Photocatalysis is one of the most researched protocols for harvesting solar energy. There have been several efforts towards solar photocatalytic water and CO2 splitting. Though, titanium dioxide (TiO2) has been one of the most popular photocatalysts, it has always suffered from the intrinsic inability to utilize a major range of solar spectrum due its large band gap, and hence, mostly suited for harvesting UV light. Thus, there is a significant interest in creating efficient photocatalysts that can capture the visible light.

Perovskite oxides of the form (ABO3) is a unique material having a broad range of band gaps. They are mostly prevalent in cubic forms and suited for a vast range of applications from photocatalysis, electrocatalysis, photovoltaics, sensors etc. They are stable in varied conditions and exhibit high oxygen mobility. Usually they have a Group II element like calcium, strontium, barium or lanthanides as the “A” site component while they have transition elements as the “B” site component. These materials can accommodate different elements in their “A” and “B” sites and can form mixed metal oxide phases like A1(1-x)A2xBO3, AB1(1-y)B2yO3 and A1(1‑x)A2xB1(1‑y)B2yO3. Thus, it presents a huge opportunity to control the material properties by simply compositional tuning.

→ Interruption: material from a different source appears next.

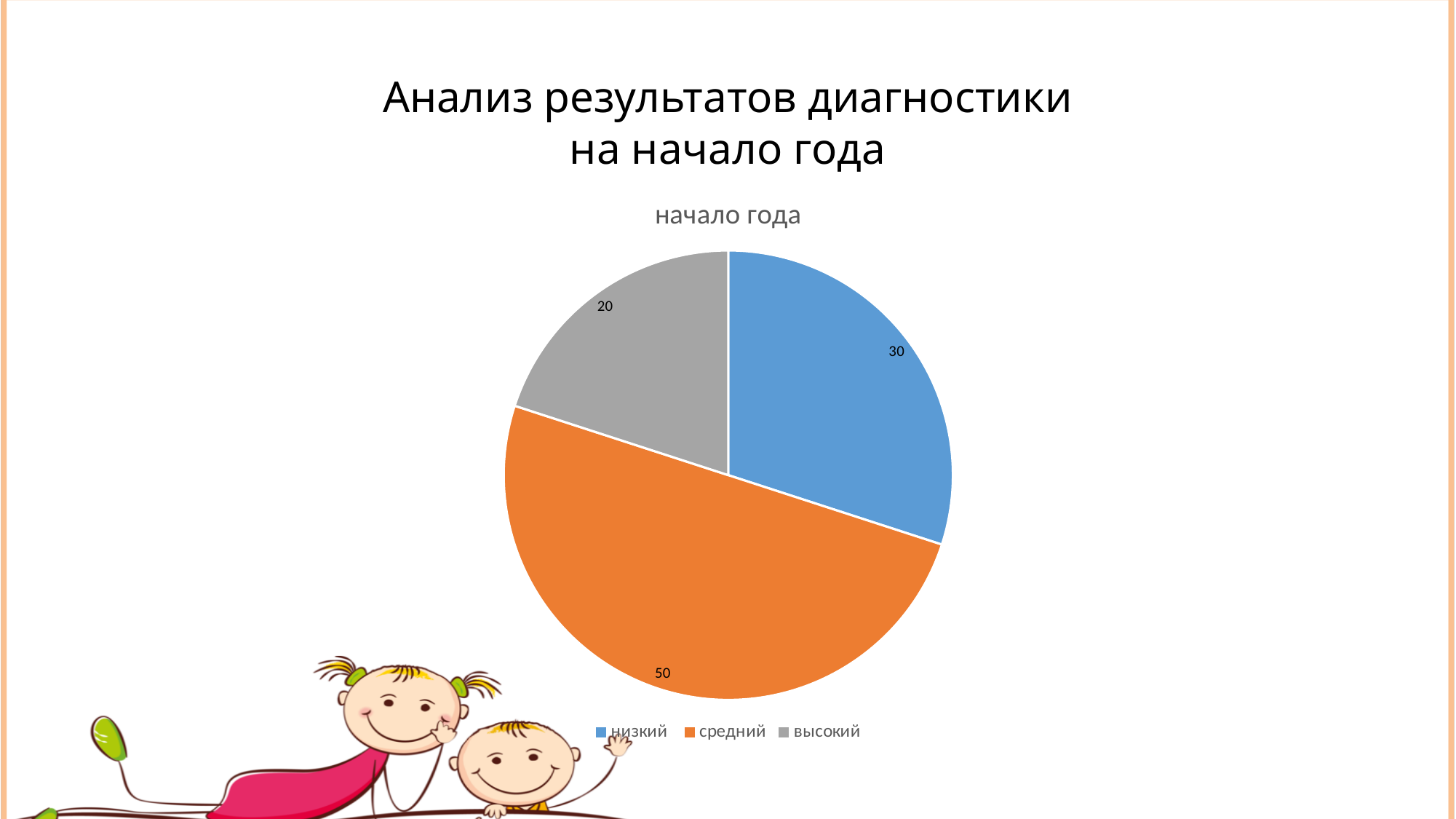
Which category has the largest slice? средний What is the value for низкий? 30 What is the title of the chart? начало года What is the difference between the values for низкий and высокий? 10 What share of the pie does the средний slice represent? 50% What kind of chart is shown on the slide? pie chart What is the value for средний? 50 What is the value for высокий? 20 Which is larger, the value for низкий or the value for высокий? низкий Which category has the smallest slice? высокий How many slices does the pie chart have? 3 What is the difference between the values for средний and низкий? 20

We hereby, investigated the effect of varying the “B” site elements on the band gap and band edge positions. The different “B1” and “B2” elements in AB1(1-y)B2yO3 were chromium, manganese and iron in different compositions while the “A” site had been fixed for lanthanum. We synthesized the materials via Pechini process and characterized through x-ray diffraction (XRD) and diffuse reflectance spectroscopy (DRS). These materials were henceforth, tested for photocatalytic CO2 conversion using our lab-built reactor set-up. LEDs of different wavelengths were used to test the photo-reduction effect under visible and UV light. For better understanding of the reaction mechanism, we performed Diffuse Reflectance Infra-red Fourier Transform Spectroscopy (DRIFTS) experiments of CO2 photo-reduction under different light sources. Theoretical calculations based on density functional theory (DFT) have been performed as well to probe the band-structure of these perovskite oxides. Results have been compared for various functionals like LDA, PBE-GGA, B3LYP, HSE06. The effect of composition on band gap tuning of LaB1(1‑y)B2yO3 perovskite oxides and its implications towards photocatalytic reduction of CO2 are thus being explored.